Model | Valid | Uniq | Novel | KL Div | Fréchet Dist | |
---|---|---|---|---|---|---|
SMILES | AAE | 0.822 | 1.000 | 0.998 | 0.886 | 0.529 |
ORGAN | 0.379 | 0.841 | 0.687 | 0.267 | 0.000 | |
VAE | 0.870 | 0.999 | 0.974 | 0.982 | 0.863 | |
LSTM | 0.959 | 1.000 | 0.912 | 0.991 | 0.913 | |
Transformer Sml (ours) | 0.920 | 0.999 | 0.939 | 0.968 | 0.859 | |
Transformer Reg (ours) | 0.961 | 1.000 | 0.846 | 0.977 | 0.883 | |
Graph | Graph MCTS | 1.000 | 1.000 | 0.994 | 0.522 | 0.015 |
NAT GraphVAE | 0.830 | 0.944 | 1.000 | 0.554 | 0.016 | |
MGM (ours proposed) | 0.849 | 1.000 | 0.722 | 0.987 | 0.845 |
NAT GraphVAE25 stands for non-autoregressive graph VAE. Models labelled as ‘ours’ were trained by us and subsequently used to carry out generation.
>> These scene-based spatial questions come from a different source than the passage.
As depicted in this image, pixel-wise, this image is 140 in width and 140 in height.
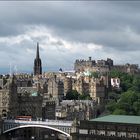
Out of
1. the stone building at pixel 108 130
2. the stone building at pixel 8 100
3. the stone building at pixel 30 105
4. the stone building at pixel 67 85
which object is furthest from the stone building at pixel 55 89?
the stone building at pixel 108 130

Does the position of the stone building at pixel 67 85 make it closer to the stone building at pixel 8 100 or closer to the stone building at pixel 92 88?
the stone building at pixel 92 88

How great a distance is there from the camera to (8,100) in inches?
4877

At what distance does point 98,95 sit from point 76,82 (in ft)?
40.3

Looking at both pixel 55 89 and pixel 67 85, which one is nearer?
pixel 55 89

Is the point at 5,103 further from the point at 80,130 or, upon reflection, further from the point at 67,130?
the point at 80,130

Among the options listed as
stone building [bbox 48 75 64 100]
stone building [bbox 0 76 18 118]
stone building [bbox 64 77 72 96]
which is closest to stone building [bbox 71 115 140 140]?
stone building [bbox 0 76 18 118]

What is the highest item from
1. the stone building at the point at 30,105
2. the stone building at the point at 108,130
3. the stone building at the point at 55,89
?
the stone building at the point at 55,89

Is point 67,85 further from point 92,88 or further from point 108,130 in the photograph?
point 108,130

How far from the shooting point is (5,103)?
124438mm

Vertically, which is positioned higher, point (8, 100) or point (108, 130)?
Result: point (8, 100)

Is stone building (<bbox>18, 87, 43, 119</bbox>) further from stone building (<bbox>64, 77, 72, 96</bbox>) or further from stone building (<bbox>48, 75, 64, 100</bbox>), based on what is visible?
stone building (<bbox>64, 77, 72, 96</bbox>)

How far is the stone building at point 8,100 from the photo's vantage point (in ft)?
406

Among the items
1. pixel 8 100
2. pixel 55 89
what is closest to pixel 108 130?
pixel 8 100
Our masked graph model results correspond to a 1% masking rate and training graph initialization, which has the highest geometric mean for all five benchmark metrics. (See the Supplementary Discussion section of the Supplementary Information for details.) Values of validity(↑), uniqueness(↑), novelty(↑), KL Div(↑) and Fréchet Dist(↑) metrics are between 0 and 1.